What you should do: Write the next part of the reflection on the past three years, picking up right after its final paragraph.

Excerpt Block Start

Joe B.

reflection: the last 3 years

wrapped in wind, wrapped in the car, wrapped up in thoughts. No moon tonight.

I try to relax into the seat and reflect on the DnD campaign. Instead, disparate images dribble in, like moonlight splintered on the skin of tumultuous water.

1D8
1 saved Quiet by swapping her into a Scorched Man's body learned what an OSR is started dating, and moved in with, my partner started my new job
2 completed the Trials of Gilean went to my first convention crashed my car ROSC on a hypothermic cardiac arrest
3 dispelled the regenerating shell of rock around the Refuges wrote an adventure for an indie publisher my grandma died of cancer fatal domestic violence
4 led refugees from the siege deep into Sialk's undercity started co-DMing an open table campaign my cousin hanged herself, I carried her casket went to 2 hangings
5 lost a duel with Talba the Shorn started to read and write blogs got 2 tattoos a couple of heart attacks with good outcomes
6 defeated Azakht and the Purple Worm met Daniel Sell, Luke Gearing, and Andrew Walter became vegetarian was assaulted
7 bested the Cedar Leaves in the Spore Farm ran games at public events visited home after 6 years moved to a new station
8 plumbed the depths of the Automactory ran a 24 hour charity RPG marathon went to therapy delivered a baby

The vast steps of Sialk, once-proud, now resemble a slagged heap. Red with blood, with ember, with the setting of summer's last sun. A few hundred feet below, drums, cheering, and the quiver of the distant cooking fires. Faraway in darkness, the routed hobgoblins' multitudinous trudge, low in the background like the munching of termites.

Excerpt Block End
Record excerpts Block Start

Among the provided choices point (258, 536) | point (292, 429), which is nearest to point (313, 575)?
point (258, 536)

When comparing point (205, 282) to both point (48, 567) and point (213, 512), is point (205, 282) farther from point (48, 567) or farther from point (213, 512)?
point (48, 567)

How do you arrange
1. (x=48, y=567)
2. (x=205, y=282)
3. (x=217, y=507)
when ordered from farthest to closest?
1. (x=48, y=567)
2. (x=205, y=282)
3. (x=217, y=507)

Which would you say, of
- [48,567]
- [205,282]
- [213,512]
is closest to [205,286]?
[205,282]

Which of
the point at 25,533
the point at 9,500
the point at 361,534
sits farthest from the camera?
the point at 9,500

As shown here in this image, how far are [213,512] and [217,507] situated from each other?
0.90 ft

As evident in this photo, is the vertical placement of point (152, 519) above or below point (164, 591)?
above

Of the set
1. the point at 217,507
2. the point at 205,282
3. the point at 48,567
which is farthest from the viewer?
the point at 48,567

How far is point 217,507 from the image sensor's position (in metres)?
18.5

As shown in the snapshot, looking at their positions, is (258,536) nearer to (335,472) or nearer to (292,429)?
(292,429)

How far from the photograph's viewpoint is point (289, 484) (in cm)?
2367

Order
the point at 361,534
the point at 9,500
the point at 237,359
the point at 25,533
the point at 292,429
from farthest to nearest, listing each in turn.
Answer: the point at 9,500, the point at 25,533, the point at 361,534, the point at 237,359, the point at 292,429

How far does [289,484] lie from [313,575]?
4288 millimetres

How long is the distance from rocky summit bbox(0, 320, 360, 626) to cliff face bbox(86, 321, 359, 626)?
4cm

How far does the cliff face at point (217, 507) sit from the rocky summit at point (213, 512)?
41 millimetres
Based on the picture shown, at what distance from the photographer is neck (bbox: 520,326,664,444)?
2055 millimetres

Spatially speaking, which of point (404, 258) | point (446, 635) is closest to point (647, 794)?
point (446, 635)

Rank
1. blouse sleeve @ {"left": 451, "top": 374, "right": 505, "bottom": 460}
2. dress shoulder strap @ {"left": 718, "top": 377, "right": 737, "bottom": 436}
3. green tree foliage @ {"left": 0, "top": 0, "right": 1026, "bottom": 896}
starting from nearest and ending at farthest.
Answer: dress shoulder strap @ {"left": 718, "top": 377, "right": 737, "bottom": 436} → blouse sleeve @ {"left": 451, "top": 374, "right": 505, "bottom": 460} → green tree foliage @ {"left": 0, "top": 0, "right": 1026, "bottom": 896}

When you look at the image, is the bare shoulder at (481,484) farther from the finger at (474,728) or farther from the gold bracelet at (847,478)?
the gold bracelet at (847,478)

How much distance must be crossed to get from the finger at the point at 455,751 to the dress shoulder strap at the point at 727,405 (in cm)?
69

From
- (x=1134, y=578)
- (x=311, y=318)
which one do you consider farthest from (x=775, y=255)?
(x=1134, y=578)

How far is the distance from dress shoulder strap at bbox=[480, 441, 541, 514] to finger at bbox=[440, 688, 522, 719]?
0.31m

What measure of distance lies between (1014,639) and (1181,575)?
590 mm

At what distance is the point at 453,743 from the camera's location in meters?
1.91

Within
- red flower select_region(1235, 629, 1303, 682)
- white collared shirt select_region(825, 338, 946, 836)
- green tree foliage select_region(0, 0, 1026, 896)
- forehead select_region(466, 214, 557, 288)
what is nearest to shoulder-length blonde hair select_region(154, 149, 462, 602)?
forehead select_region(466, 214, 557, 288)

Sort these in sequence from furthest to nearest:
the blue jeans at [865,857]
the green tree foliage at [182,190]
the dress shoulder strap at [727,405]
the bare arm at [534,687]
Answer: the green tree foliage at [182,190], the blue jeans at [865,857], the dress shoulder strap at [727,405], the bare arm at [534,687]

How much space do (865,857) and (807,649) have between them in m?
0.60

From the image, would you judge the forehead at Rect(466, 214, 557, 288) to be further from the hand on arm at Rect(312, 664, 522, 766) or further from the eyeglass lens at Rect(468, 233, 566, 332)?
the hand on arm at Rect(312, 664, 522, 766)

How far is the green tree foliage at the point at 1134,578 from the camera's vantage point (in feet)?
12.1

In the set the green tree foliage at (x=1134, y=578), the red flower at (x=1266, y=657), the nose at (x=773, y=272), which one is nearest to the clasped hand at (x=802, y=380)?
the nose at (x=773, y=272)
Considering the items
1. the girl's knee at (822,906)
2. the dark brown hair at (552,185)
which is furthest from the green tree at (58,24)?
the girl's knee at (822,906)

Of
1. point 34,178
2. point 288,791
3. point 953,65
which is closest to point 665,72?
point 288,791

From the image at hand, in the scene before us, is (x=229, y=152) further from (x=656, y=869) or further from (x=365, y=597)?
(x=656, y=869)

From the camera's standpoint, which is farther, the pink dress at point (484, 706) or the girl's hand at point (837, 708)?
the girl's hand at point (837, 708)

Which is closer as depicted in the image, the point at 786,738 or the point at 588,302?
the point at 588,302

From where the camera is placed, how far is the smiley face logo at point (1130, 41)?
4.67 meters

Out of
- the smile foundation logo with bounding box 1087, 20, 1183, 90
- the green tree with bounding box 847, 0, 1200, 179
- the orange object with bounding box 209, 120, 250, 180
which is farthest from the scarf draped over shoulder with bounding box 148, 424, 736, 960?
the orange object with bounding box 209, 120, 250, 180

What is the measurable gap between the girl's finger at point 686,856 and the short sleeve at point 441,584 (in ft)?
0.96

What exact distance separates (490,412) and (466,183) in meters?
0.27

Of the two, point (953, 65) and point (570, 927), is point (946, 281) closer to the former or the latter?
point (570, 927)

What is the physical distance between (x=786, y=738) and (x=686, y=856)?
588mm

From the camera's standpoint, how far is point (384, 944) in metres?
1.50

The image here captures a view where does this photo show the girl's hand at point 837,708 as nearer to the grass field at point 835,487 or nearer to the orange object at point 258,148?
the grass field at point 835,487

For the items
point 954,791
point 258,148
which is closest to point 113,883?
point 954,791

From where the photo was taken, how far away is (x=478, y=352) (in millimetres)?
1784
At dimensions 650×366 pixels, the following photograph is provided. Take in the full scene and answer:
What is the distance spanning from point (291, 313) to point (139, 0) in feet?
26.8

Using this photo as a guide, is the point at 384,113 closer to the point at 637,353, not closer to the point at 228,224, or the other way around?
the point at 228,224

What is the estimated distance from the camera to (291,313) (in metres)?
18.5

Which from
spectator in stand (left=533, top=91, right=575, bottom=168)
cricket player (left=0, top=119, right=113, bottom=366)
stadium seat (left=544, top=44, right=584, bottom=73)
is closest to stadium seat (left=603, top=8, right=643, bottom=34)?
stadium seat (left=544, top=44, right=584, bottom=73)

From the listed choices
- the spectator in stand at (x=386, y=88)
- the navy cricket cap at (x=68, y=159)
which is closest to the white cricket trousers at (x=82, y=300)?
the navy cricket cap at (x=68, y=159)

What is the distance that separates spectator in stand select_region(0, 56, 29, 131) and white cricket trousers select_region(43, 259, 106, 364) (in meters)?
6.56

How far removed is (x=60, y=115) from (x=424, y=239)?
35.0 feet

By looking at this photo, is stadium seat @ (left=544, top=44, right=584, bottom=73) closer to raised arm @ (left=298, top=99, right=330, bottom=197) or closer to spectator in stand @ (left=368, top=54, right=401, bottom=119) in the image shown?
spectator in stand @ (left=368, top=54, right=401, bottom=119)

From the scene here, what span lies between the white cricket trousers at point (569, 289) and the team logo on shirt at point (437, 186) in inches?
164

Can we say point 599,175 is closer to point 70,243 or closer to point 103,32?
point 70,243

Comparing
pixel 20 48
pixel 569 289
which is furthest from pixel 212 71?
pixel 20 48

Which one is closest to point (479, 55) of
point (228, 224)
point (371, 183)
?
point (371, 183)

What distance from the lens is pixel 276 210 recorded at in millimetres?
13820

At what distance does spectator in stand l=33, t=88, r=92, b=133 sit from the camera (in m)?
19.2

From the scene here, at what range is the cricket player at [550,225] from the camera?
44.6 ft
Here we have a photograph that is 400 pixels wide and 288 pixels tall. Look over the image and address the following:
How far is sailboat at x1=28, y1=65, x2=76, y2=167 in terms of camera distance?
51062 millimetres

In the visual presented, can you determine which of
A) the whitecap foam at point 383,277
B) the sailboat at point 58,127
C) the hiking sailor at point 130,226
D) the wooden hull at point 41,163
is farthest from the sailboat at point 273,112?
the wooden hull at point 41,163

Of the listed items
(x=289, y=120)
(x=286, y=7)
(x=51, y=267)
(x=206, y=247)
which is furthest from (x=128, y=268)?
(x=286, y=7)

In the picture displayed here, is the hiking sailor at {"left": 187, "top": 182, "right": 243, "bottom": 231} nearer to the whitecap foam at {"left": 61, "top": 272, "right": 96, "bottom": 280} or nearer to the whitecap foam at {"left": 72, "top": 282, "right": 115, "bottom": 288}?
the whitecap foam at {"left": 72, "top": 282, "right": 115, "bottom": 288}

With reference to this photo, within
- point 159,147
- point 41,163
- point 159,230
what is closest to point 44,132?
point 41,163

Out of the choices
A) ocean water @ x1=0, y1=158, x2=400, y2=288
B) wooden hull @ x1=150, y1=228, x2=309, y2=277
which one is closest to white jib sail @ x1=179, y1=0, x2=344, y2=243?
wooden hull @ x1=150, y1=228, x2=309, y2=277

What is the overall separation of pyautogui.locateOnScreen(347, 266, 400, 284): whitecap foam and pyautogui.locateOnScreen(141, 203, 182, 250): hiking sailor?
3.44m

Record excerpts Block End

Written reply:
From her perch on the Ossuary, Ulokke dangles her legs in the night air. It is cold and quiet, shade-draped stones the same temperature as her mottled skin. Yorick stares into the air from his hollow sockets. A moth flies past; teeth snap idly. She murmurs a prayer to her god, the skull-scourer, lord of death: may the dead pass peacefully into her arms.

Overhead, the skull-stars flare. It is the first night of a long winter.


I step out into the frost of witching-hour. Stars swallowed by the deep red glow of the hospital's sign. Night sky yawns open, a direct portal into empty space. I breathe an ephemeral tower of mist.

I look down. I am leaving bloody footprints, and there is a globule of human fat on my boot.


"This is going to put an unavoidable damper on your holiday."

Just in the door, and the AC turns sweat cool on our skin. I turn it down, still on the phone.

"Your cousin is dead."

Which cousin?

I don't recognise the name. I hadn't known she'd changed it.


I am realising it is impossible to reflect on this campaign in isolation. It has been three years of my life. Every priority, every challenge, every competing phenomenon, has had to contend with the dispersed rhythm of our sessions.

I strive towards the floor of my mind. I want to know how I feel. Memories continually summon themselves in my way.

What I come to, slowly, is this. Rumination, circular, ripples headed outward to a distant darkened shore. The question: What was it? What is the substance of this endeavour that lasted three years?

Was it the scheduling conflicts? Was it thousands of words that only I will ever read? Whole days defined by pre-session anxiety? was it the hours spent lying awake or stood in the shower? Maybe it was all for this moment, right now, sat alone in my car, overcome by emotions that feel unnameable, like they came from somewhere foreign to me, outside of myself.

The wind dies.

Realization has brought my descent to a halt: The question is not so much about the campaign, but rather, my life.

what has my life been, these last three years?

I am back. The high window of my home glows orange, misted, defiant in the cold.

The answer is simple, but satisfying -- to me at the very least. This campaign; these people; this life and the way I have chosen to live it; they are how I spend the time I've been given.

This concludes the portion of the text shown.